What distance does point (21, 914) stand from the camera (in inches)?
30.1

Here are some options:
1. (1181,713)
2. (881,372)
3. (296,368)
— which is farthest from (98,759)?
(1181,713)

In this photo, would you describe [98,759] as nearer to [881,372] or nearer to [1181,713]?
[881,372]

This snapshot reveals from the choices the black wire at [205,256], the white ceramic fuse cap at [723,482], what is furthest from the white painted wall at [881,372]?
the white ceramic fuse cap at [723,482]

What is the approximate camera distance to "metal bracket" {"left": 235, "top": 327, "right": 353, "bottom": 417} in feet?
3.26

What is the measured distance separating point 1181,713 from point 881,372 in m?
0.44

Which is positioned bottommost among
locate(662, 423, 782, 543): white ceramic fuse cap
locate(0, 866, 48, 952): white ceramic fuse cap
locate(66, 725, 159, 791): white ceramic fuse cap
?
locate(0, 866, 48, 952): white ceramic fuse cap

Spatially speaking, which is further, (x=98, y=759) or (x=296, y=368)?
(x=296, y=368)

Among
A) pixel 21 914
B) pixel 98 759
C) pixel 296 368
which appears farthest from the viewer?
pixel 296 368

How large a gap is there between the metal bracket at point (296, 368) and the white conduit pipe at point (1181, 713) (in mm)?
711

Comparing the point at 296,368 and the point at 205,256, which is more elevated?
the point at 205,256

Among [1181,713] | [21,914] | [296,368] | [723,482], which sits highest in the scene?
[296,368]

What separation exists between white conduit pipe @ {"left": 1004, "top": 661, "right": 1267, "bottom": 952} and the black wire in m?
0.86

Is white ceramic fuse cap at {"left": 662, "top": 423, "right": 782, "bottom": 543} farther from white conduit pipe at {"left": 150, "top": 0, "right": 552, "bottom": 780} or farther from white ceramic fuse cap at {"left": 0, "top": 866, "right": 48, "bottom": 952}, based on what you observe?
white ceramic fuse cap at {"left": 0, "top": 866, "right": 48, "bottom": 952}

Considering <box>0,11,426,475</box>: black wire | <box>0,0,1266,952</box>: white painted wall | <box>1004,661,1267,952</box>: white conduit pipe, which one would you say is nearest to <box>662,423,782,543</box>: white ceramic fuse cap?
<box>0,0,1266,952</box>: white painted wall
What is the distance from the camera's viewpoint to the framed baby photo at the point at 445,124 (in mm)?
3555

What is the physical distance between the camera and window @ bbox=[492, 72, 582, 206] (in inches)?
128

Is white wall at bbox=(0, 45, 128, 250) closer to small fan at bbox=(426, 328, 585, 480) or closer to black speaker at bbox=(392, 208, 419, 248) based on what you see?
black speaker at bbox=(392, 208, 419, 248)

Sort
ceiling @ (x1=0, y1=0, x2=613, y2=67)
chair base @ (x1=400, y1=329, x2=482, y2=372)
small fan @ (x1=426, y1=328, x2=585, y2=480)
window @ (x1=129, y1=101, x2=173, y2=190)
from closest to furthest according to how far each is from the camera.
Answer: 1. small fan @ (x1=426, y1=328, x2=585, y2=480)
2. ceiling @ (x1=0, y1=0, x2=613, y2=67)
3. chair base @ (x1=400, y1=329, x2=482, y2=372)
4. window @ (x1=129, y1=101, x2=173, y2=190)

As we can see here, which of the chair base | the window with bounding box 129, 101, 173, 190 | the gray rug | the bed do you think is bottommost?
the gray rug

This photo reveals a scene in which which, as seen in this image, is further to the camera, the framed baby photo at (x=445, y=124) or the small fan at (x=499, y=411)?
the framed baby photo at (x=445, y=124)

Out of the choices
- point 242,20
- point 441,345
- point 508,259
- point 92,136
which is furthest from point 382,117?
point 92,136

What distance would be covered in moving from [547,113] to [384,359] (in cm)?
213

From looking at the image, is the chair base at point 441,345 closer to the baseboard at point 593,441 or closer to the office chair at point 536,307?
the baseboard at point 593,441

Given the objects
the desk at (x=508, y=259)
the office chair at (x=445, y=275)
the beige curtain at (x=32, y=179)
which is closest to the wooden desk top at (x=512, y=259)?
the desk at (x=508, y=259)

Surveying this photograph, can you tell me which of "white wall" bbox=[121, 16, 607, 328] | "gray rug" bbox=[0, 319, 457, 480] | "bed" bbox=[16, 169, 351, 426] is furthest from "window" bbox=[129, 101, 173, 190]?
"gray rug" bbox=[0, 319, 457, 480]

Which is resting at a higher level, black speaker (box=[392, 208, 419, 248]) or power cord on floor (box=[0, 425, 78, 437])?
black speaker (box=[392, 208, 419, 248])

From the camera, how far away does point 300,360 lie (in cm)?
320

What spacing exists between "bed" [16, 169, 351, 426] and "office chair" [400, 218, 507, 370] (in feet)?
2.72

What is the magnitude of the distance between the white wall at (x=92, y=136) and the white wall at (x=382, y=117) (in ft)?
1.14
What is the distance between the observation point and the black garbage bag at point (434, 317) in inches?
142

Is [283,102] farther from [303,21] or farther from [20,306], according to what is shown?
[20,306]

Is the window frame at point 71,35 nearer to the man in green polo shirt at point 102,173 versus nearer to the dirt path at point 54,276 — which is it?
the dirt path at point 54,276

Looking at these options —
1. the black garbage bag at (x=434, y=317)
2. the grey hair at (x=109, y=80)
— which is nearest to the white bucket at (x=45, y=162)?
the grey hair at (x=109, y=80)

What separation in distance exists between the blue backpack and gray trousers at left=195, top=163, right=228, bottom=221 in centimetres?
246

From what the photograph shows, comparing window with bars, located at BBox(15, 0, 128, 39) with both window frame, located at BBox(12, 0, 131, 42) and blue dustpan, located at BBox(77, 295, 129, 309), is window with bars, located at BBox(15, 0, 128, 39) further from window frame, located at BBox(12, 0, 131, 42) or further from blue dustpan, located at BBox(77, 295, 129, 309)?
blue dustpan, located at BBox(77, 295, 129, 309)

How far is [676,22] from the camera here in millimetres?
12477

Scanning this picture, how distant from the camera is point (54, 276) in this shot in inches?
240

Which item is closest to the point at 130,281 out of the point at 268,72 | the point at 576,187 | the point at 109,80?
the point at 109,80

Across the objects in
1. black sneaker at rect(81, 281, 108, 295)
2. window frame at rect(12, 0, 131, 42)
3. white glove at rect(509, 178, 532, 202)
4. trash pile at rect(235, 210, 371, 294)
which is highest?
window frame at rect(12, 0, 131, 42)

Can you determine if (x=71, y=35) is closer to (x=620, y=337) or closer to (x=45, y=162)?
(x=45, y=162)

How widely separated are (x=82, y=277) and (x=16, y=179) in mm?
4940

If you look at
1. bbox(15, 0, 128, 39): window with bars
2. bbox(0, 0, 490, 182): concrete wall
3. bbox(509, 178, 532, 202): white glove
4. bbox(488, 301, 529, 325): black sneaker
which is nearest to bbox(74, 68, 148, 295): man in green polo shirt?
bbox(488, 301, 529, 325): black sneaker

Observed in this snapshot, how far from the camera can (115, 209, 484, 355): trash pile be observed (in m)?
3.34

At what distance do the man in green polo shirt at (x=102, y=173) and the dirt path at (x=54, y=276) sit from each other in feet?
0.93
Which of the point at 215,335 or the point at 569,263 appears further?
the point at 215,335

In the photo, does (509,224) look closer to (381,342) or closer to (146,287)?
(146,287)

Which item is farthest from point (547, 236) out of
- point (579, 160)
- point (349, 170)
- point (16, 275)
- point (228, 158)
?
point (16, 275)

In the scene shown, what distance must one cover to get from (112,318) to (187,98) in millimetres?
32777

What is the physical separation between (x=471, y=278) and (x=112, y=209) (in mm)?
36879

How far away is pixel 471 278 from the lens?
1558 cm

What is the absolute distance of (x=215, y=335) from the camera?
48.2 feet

## Set exercise
Reproduce every one of the lines above word for word, from start to finish.

## Answer to the problem
What distance does point (21, 914) stand from the camera (in inches)?
30.1

Here are some options:
1. (1181,713)
2. (881,372)
3. (296,368)
— which is farthest from (98,759)?
(1181,713)

In this photo, would you describe [98,759] as nearer to [881,372] or nearer to [1181,713]?
[881,372]

This snapshot reveals from the choices the black wire at [205,256], the white ceramic fuse cap at [723,482], what is furthest from the white painted wall at [881,372]?
the white ceramic fuse cap at [723,482]

What is the approximate camera distance to "metal bracket" {"left": 235, "top": 327, "right": 353, "bottom": 417} in feet?
3.26

What is the measured distance separating point 1181,713 from point 881,372 in m?
0.44

Which is positioned bottommost among
locate(662, 423, 782, 543): white ceramic fuse cap
locate(0, 866, 48, 952): white ceramic fuse cap
locate(66, 725, 159, 791): white ceramic fuse cap
?
locate(0, 866, 48, 952): white ceramic fuse cap

Spatially speaking, which is further, (x=98, y=759) or (x=296, y=368)?
(x=296, y=368)

Among
A) pixel 21 914
B) pixel 98 759
C) pixel 296 368
which appears farthest from the viewer?
pixel 296 368

How large a gap is there between the metal bracket at point (296, 368) and the white conduit pipe at point (1181, 713) (in mm)?
711

Comparing the point at 296,368 and the point at 205,256, which is more elevated?
the point at 205,256

Among [1181,713] | [21,914] | [296,368] | [723,482], which sits highest in the scene?
[296,368]

What separation exists between white conduit pipe @ {"left": 1004, "top": 661, "right": 1267, "bottom": 952} and the black wire in m?
0.86

Is white ceramic fuse cap at {"left": 662, "top": 423, "right": 782, "bottom": 543} farther from white conduit pipe at {"left": 150, "top": 0, "right": 552, "bottom": 780} or farther from white ceramic fuse cap at {"left": 0, "top": 866, "right": 48, "bottom": 952}, based on what you observe?
white ceramic fuse cap at {"left": 0, "top": 866, "right": 48, "bottom": 952}

Considering <box>0,11,426,475</box>: black wire | <box>0,0,1266,952</box>: white painted wall | <box>1004,661,1267,952</box>: white conduit pipe, which one would you say is nearest to <box>662,423,782,543</box>: white ceramic fuse cap?
<box>0,0,1266,952</box>: white painted wall
What is the distance from the camera's viewpoint to the framed baby photo at the point at 445,124 (in mm)?
3555

What is the physical distance between the camera and window @ bbox=[492, 72, 582, 206] (in inches)?
128

Is white wall at bbox=(0, 45, 128, 250) closer to small fan at bbox=(426, 328, 585, 480) or closer to black speaker at bbox=(392, 208, 419, 248) based on what you see?
black speaker at bbox=(392, 208, 419, 248)

Sort
ceiling @ (x1=0, y1=0, x2=613, y2=67)
chair base @ (x1=400, y1=329, x2=482, y2=372)
small fan @ (x1=426, y1=328, x2=585, y2=480)
window @ (x1=129, y1=101, x2=173, y2=190)
from closest to furthest according to how far each is from the camera.
Answer: 1. small fan @ (x1=426, y1=328, x2=585, y2=480)
2. ceiling @ (x1=0, y1=0, x2=613, y2=67)
3. chair base @ (x1=400, y1=329, x2=482, y2=372)
4. window @ (x1=129, y1=101, x2=173, y2=190)

As we can see here, which of the chair base | the window with bounding box 129, 101, 173, 190 | the gray rug | the bed do you think is bottommost?
the gray rug

This photo reveals a scene in which which, as seen in this image, is further to the camera, the framed baby photo at (x=445, y=124) or the small fan at (x=499, y=411)?
the framed baby photo at (x=445, y=124)

Out of the choices
- point 242,20
- point 441,345
- point 508,259
- point 92,136
which is furthest from point 382,117?
point 92,136

What distance would be covered in moving from [547,113] to [384,359] (in cm)?
213

From looking at the image, is the chair base at point 441,345 closer to the baseboard at point 593,441 or closer to the office chair at point 536,307?
the baseboard at point 593,441

Given the objects
the desk at (x=508, y=259)
the office chair at (x=445, y=275)
the beige curtain at (x=32, y=179)
which is closest to the wooden desk top at (x=512, y=259)?
the desk at (x=508, y=259)

Surveying this photograph, can you tell me which of "white wall" bbox=[121, 16, 607, 328] | "gray rug" bbox=[0, 319, 457, 480] | "bed" bbox=[16, 169, 351, 426] is furthest from "window" bbox=[129, 101, 173, 190]?
"gray rug" bbox=[0, 319, 457, 480]

Which is resting at a higher level, black speaker (box=[392, 208, 419, 248]) or power cord on floor (box=[0, 425, 78, 437])?
black speaker (box=[392, 208, 419, 248])

From the camera, how far away does point 300,360 lie (in cm)?
320

What spacing exists between "bed" [16, 169, 351, 426] and "office chair" [400, 218, 507, 370] (in feet)?
2.72

What is the magnitude of the distance between the white wall at (x=92, y=136) and the white wall at (x=382, y=117) (in ft)?
1.14
What is the distance between the observation point and the black garbage bag at point (434, 317) in inches?
142

Is [283,102] farther from [303,21] or farther from [20,306], according to what is shown?
[20,306]

Is the window frame at point 71,35 nearer to the man in green polo shirt at point 102,173 versus nearer to the dirt path at point 54,276 — which is it?
the dirt path at point 54,276

Looking at these options —
1. the black garbage bag at (x=434, y=317)
2. the grey hair at (x=109, y=80)
— which is nearest to the white bucket at (x=45, y=162)?
the grey hair at (x=109, y=80)

What separation in distance exists between the blue backpack and gray trousers at left=195, top=163, right=228, bottom=221 in centimetres?
246

From what the photograph shows, comparing window with bars, located at BBox(15, 0, 128, 39) with both window frame, located at BBox(12, 0, 131, 42) and blue dustpan, located at BBox(77, 295, 129, 309), is window with bars, located at BBox(15, 0, 128, 39) further from window frame, located at BBox(12, 0, 131, 42) or further from blue dustpan, located at BBox(77, 295, 129, 309)?
blue dustpan, located at BBox(77, 295, 129, 309)

How far is [676,22] from the camera here in millimetres?
12477

Scanning this picture, how distant from the camera is point (54, 276) in this shot in inches?
240

Which item is closest to the point at 130,281 out of the point at 268,72 | the point at 576,187 | the point at 109,80?
the point at 109,80

Across the objects in
1. black sneaker at rect(81, 281, 108, 295)
2. window frame at rect(12, 0, 131, 42)
3. white glove at rect(509, 178, 532, 202)
4. trash pile at rect(235, 210, 371, 294)
which is highest?
window frame at rect(12, 0, 131, 42)

Can you determine if (x=71, y=35) is closer to (x=620, y=337) or closer to (x=45, y=162)?
(x=45, y=162)

How widely separated are (x=82, y=277) and (x=16, y=179) in mm?
4940

If you look at
1. bbox(15, 0, 128, 39): window with bars
2. bbox(0, 0, 490, 182): concrete wall
3. bbox(509, 178, 532, 202): white glove
4. bbox(488, 301, 529, 325): black sneaker
which is nearest to bbox(74, 68, 148, 295): man in green polo shirt?
bbox(488, 301, 529, 325): black sneaker

Observed in this snapshot, how far from the camera can (115, 209, 484, 355): trash pile be observed (in m)?
3.34

At what distance do the man in green polo shirt at (x=102, y=173) and the dirt path at (x=54, y=276) sit from each other in feet?
0.93
Which of the point at 215,335 or the point at 569,263 appears further?
the point at 215,335

In the photo, does (509,224) look closer to (381,342) or closer to (146,287)?
(146,287)

Which item is farthest from point (547, 236) out of
- point (579, 160)
- point (349, 170)
- point (16, 275)
- point (228, 158)
?
point (16, 275)

In the scene shown, what distance must one cover to get from (112,318) to (187,98) in millimetres?
32777

What is the physical separation between (x=471, y=278) and (x=112, y=209) (in mm)?
36879

How far away is pixel 471 278 from the lens?
1558 cm

What is the absolute distance of (x=215, y=335) from the camera?
48.2 feet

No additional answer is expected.